++++ Raw data

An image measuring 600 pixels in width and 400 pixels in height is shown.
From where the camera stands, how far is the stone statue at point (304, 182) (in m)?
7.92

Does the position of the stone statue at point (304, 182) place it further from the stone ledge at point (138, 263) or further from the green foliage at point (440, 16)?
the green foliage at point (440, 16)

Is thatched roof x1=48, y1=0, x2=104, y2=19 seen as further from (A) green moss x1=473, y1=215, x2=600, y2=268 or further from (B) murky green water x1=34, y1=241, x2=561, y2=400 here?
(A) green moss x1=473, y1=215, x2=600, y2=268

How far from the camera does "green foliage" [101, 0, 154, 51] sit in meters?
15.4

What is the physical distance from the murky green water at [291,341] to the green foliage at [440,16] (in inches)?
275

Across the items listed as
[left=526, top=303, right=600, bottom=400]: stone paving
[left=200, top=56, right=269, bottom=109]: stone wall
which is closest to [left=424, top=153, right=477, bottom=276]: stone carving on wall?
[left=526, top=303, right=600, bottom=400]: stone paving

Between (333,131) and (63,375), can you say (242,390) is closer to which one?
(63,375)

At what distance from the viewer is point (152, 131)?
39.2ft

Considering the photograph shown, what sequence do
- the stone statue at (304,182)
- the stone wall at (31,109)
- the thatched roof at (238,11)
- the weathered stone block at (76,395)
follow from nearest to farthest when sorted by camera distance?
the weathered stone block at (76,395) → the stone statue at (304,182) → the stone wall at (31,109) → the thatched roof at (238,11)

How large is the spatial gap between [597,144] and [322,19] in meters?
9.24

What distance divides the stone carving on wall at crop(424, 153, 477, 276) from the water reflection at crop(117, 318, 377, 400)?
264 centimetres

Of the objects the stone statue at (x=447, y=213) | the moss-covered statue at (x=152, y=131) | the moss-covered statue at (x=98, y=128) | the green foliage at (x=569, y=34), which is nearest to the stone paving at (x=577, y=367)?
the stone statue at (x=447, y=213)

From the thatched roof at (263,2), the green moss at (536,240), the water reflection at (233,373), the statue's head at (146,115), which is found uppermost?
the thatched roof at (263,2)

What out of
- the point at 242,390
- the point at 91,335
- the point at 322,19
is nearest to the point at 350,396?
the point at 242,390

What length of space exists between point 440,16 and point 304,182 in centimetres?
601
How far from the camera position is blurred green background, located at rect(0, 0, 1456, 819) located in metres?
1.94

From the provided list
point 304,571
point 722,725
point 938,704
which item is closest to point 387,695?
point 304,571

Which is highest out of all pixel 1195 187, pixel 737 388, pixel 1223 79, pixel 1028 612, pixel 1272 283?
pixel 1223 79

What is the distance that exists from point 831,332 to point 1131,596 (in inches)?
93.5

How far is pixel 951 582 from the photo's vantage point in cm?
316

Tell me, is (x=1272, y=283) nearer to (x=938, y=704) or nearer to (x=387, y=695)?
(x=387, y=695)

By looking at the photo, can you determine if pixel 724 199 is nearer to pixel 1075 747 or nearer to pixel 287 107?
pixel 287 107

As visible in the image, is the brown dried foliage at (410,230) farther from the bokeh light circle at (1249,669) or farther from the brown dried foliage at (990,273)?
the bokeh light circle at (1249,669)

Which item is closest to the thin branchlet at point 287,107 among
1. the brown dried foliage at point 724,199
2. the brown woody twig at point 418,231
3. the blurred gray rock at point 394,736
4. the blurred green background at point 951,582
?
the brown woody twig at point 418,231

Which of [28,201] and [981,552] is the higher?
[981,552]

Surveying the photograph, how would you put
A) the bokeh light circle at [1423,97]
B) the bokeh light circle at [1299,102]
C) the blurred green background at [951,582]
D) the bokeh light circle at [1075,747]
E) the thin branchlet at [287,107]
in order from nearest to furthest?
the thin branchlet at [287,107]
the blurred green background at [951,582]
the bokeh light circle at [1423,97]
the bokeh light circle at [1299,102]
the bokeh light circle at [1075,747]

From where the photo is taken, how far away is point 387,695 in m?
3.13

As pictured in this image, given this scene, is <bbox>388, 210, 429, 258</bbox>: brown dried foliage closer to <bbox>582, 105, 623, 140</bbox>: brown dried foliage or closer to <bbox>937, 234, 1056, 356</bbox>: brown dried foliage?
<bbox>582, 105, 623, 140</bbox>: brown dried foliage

++++++++

Task
Can you reproduce, word for word, everything from the line containing "From where the photo" down to the end of the material?

Answer to this problem
From where the photo is taken, how far away is point 387,695 in m?
3.13

As pictured in this image, given this scene, is <bbox>388, 210, 429, 258</bbox>: brown dried foliage closer to <bbox>582, 105, 623, 140</bbox>: brown dried foliage or closer to <bbox>937, 234, 1056, 356</bbox>: brown dried foliage?
<bbox>582, 105, 623, 140</bbox>: brown dried foliage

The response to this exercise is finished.